I've always wondered about pocket carry.

Do you guys use a holster such as High Noon's Pocket Grabber, or do you just stuff the gun in the pocket and not worry about printing or lint?


----------



## PhilR. (Apr 25, 2007)

Brian said:


> Wow . . . Am I the only one who loves a .380 ACP PPK? I just slip it in my pocket and go!
> 
> I actually have a stainless Interarms PPK, and a blue PPK/S, both of which are very reliable and pretty darned accurate.


No - you're not! I love my stainless PPK/s. It fits the hand perfectly, is 100% reliable, and evidently as accurate as yours. I haven't carried it concealed, and it sure wouldn't fit in *my* pockets. However, a local custom holster guy is making a holster for me, and I've set aside 14 rounds of Cor-Bon for it if I ever do decide to carry it.

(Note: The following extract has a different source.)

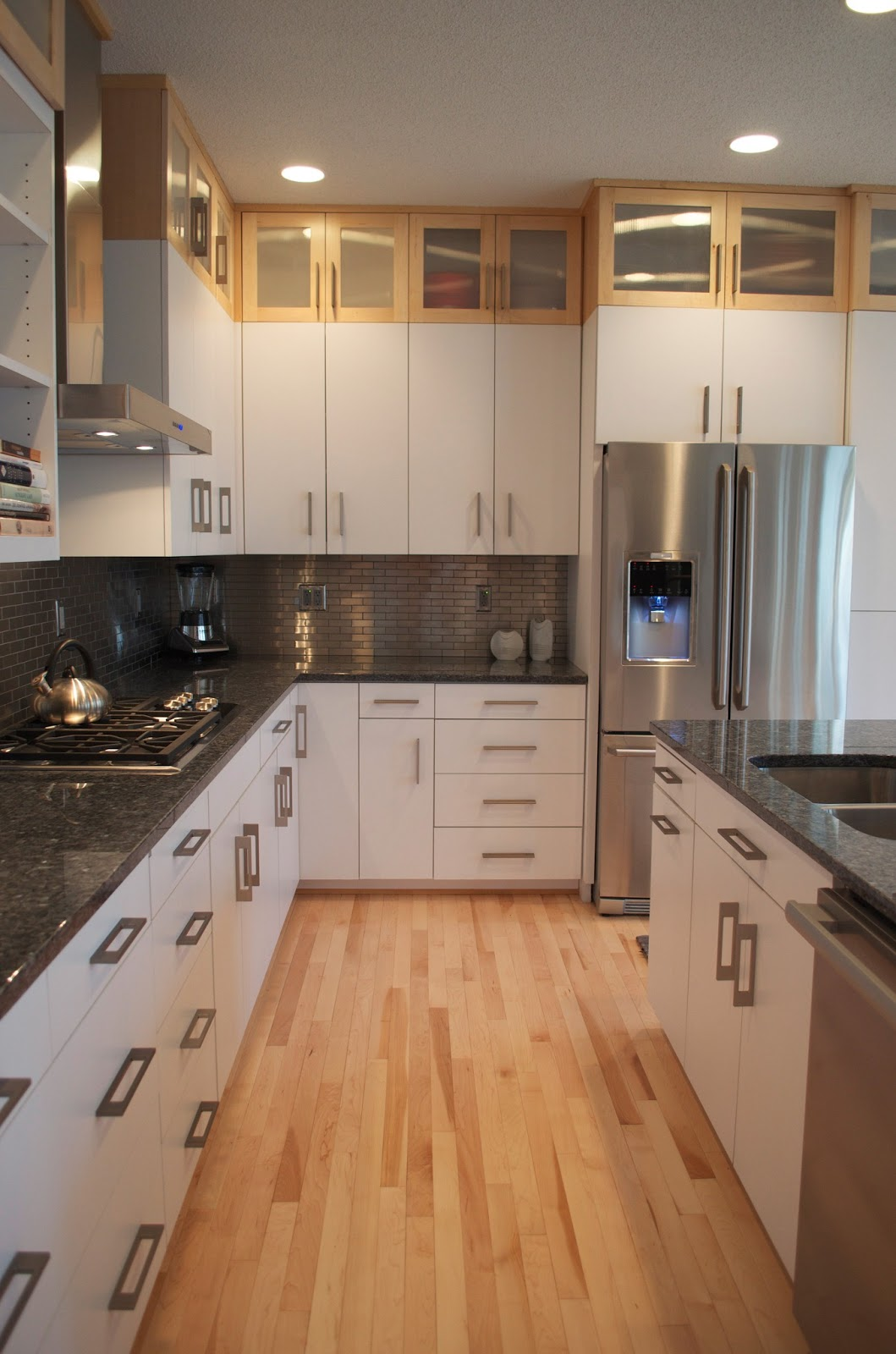 Color Me Lovely: Finished Kitchen! on Maple Cabinets White Countertops  id=36024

I actually love mine so much, that I keep it sitting on my desk top instead of in the safe, so that I can fondle it whenever I want (I'm looking at it as I type this). Kinda weird, I know......

PhilR.


----------



## Mike Barham (Mar 30, 2006)

submoa said:


> Do you guys use a holster such as High Noon's Pocket Grabber, or do you just stuff the gun in the pocket and not worry about printing or lint?

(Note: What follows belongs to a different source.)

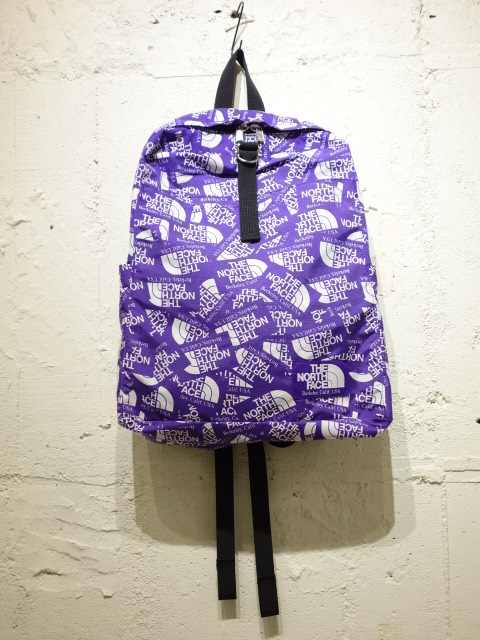 THE NORTH FACE PURPLE LABEL Logo Print Book Rac Pack L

I use Galco's Pocket Protector. A pocket gun should be in a pocket holster for both safety and printing reasons. Not too worried about lint, since I seem to store most of mine in my navel according to my wife, but I suppose it is a minor concern.

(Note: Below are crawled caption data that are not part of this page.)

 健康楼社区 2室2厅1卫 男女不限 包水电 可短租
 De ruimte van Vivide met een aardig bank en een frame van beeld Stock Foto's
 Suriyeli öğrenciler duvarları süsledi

> I actually love [my PPK] so much, that I keep it sitting on my desk top instead of in the safe, so that I can fondle it whenever I want (I'm looking at it as I type this). Kinda weird, I know......


_"If the shooter does not cherish his weapon and feel sensual pleasure in handling it, it is unlikely that he will ever make it perform as efficiently as it can."_ -Jeff Cooper


----------



## milquetoast (Nov 25, 2006)

submoa said:


> I've always wondered about pocket carry.
> 
> Do you guys use a holster such as High Noon's Pocket Grabber, or do you just stuff the gun in the pocket and not worry about printing or lint?


Kel-Tec .32. DeSantis Nemesis for pocket carry. Belt clip for IWB.


----------



## camper (Feb 17, 2007)

I like the NAA 380 Guardian as well. After I got the Guardian, my Colt Mustang went back into the safe.


----------



## hideit (Oct 3, 2007)

get the keltec 3at or if you don't want that caliber then the 32acp -
or if you really think that the Ruger LCP is going to solve the perceived reliability issued of keltec wait till late march or april
i read that is when they are going to start shipping
milquetoast is right keltec owns the pocket market right now and probably has for 2-3 years - guess that is why Ruger decided to get into that market


----------



## SingleAction (Feb 1, 2008)

KelTec P3AT, is the way to go when you're wearing summer clothes in the Northeast, and I can't carry my Colt Defender 3".45acp. Better to have a very still capable .380acp 10 oz pocket rocket, then nothing at all!


----------



## DevilsJohnson (Oct 21, 2007)

I have a SW380 that I carry around when it's warm out.


----------